I trusted my phone too much on one long walk. The battery died, the sky turned, and the paths spidered without signage. Wally, whose nose is better than any trail map, tugged toward a faint smell of cedar smoke and grilled fish from a lakeside backyard. We popped out exactly where we needed to, and I vowed to pack a paper map or at least a small power bank. He never lorded it over me. He just wagged like the modest hero he was.

The Quiet Stuff Between the Splashes

The best hours live between the obvious highlights. If we got to a lake early enough, we’d see a blue heron standing with the patience of stone. Wally would freeze at my hip, cocking his head, front paw curled mid-step. I’d kneel and put my hand on his shoulder. We’d watch until the bird lifted on a single, slow beat. Lake mornings smell different before the day warms. Pine pitch, damp earth, a faint metallic note from the water, a curl of smoke from a house where someone forgot a window and the heat leaks in soft loops.

Sometimes we’d sit on a bench with our backs to the water and face the path. People reveal themselves when they think they are passing by. Wally let small kids grip his cheeks gently and place a foreheads-on-forehead kiss. He tolerated sweatered dogs who wanted to smell the inside of his ear. He scooched closer to people who looked like they’d had a hard week. I didn’t teach that. He knew it in bones and breath.

The Day He Found the Lost Toy Boat

There was one small drama that became a legend in our lake circle. A little boy launched a bright green toy boat with a wind-up prop. He misjudged the wind and watched it drift beyond his reach, then beyond the shallows, then toward the shadow of a nearby inlet. His dad waded up to his knees and then stopped, face a mix of caution and calculation. The boy started to cry that hiccuping cry that breaks you even when you’re not a parent.

__Set of tasks__
1. Print the stretch of the passage about walks with Wally from "Sometimes we’d sit" through "bones and breath.".
2. Answer these questions from the passage about walks with Wally:
(a) What smells did Wally tug toward after the phone battery died?
(b) What bird might be seen standing at a lake in the early morning?
(c) What color was the toy boat the little boy launched?

__Given material__
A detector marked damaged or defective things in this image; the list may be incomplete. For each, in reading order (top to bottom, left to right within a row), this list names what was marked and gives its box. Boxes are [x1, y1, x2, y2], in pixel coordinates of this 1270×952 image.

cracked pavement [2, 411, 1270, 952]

__Worked answers__
1.
Sometimes we’d sit on a bench with our backs to the water and face the path. People reveal themselves when they think they are passing by. Wally let small kids grip his cheeks gently and place a foreheads-on-forehead kiss. He tolerated sweatered dogs who wanted to smell the inside of his ear. He scooched closer to people who looked like they’d had a hard week. I didn’t teach that. He knew it in bones and breath.

2.
(a) A faint smell of cedar smoke and grilled fish from a lakeside backyard.
(b) A blue heron.
(c) Bright green.